- **Passage provided**
━━━
YuanGongND / ast

Code for the Interspeech 2021 paper "AST: Audio Spectrogram Transformer".
BSD 3-Clause "New" or "Revised" License
1.06k stars 202 forks source link

Temporal organization of tokens #46

Closed MikeKras closed 2 years ago

MikeKras commented 2 years ago

Hi!

To start with - great work with the model and thanks for sharing!

I already ran it for standard classification cases and it worked as expected. However, now I want to treat the network's outputs as a sequence organized by time dimension. I have a few points / questions related to that:

  1. I noticed in your paper that you tried the 128 x 2 input patches in your ablation studies - do you have the weights saved and would you be willing to share them? Maybe despite worse results they could be useful in my case.
  2. You mentioned that the 128 x 2 trained better on purely on AudioSet. Have you considered also pretraining on ImageNet using those parameters? Was the reason behind not checking this computational complexity or something else (e.g. you believe that it wouldn't train well on ordinary image data)?
  3. Do you see a way to use the majority of the network as it currently is (with 16 x 16 input patches) and adding some layer (e.g. conv1D) at the top to make it combine outputs corresponding to specific time frames? How would you approach this?

Thanks! Michał

YuanGongND commented 2 years ago

Hi Michał,

Thanks for the question (and for helping me answer another question).

First, regarding temporal order output, we have a new work that uses audio self-supervised pretraining to replace ImageNet pretraining, which supports temporal order output (in other words, it is ideal for frame-level audio representation extraction). We hope that can be released soon, I will keep you posted.

For your questions:

I noticed in your paper that you tried the 128 x 2 input patches in your ablation studies - do you have the weights saved and would you be willing to share them? Maybe despite worse results they could be useful in my case.

Yes, but that is only trained on the balanced (small) AudioSet and performs much worse than the square-patch-based AST. With the limited time I have, I plan to release the self-supervised AST mentioned above rather than this checkpoint (also this checkpoint is trained with an old version of code and cannot be directly used).

You mentioned that the 128 x 2 trained better on purely on AudioSet. Have you considered also pretraining on ImageNet using those parameters? Was the reason behind not checking this computational complexity or something else (e.g. you believe that it wouldn't train well on ordinary image data)?
━━━
- **Stored rows**
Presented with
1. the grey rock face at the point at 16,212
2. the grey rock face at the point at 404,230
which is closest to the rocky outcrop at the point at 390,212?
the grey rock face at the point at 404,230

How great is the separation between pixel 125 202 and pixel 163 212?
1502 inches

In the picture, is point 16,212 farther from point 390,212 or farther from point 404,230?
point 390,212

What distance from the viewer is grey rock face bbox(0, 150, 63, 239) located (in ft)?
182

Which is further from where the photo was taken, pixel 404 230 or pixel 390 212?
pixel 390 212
━━━
- **Set task 1**
Reproduce the passage of the issue thread starting at "YuanGongND commented 2" and ending at "keep you posted.".
- **Set task 2**
Render the records as a JSON array of strings, one string per line, with blank lines omitted.

- **Written reply 1**
YuanGongND commented 2 years ago

Hi Michał,

Thanks for the question (and for helping me answer another question).

First, regarding temporal order output, we have a new work that uses audio self-supervised pretraining to replace ImageNet pretraining, which supports temporal order output (in other words, it is ideal for frame-level audio representation extraction). We hope that can be released soon, I will keep you posted.

- **Written reply 2**
[
  "Presented with",
  "1. the grey rock face at the point at 16,212",
  "2. the grey rock face at the point at 404,230",
  "which is closest to the rocky outcrop at the point at 390,212?",
  "the grey rock face at the point at 404,230",
  "How great is the separation between pixel 125 202 and pixel 163 212?",
  "1502 inches",
  "In the picture, is point 16,212 farther from point 390,212 or farther from point 404,230?",
  "point 390,212",
  "What distance from the viewer is grey rock face bbox(0, 150, 63, 239) located (in ft)?",
  "182",
  "Which is further from where the photo was taken, pixel 404 230 or pixel 390 212?",
  "pixel 390 212"
]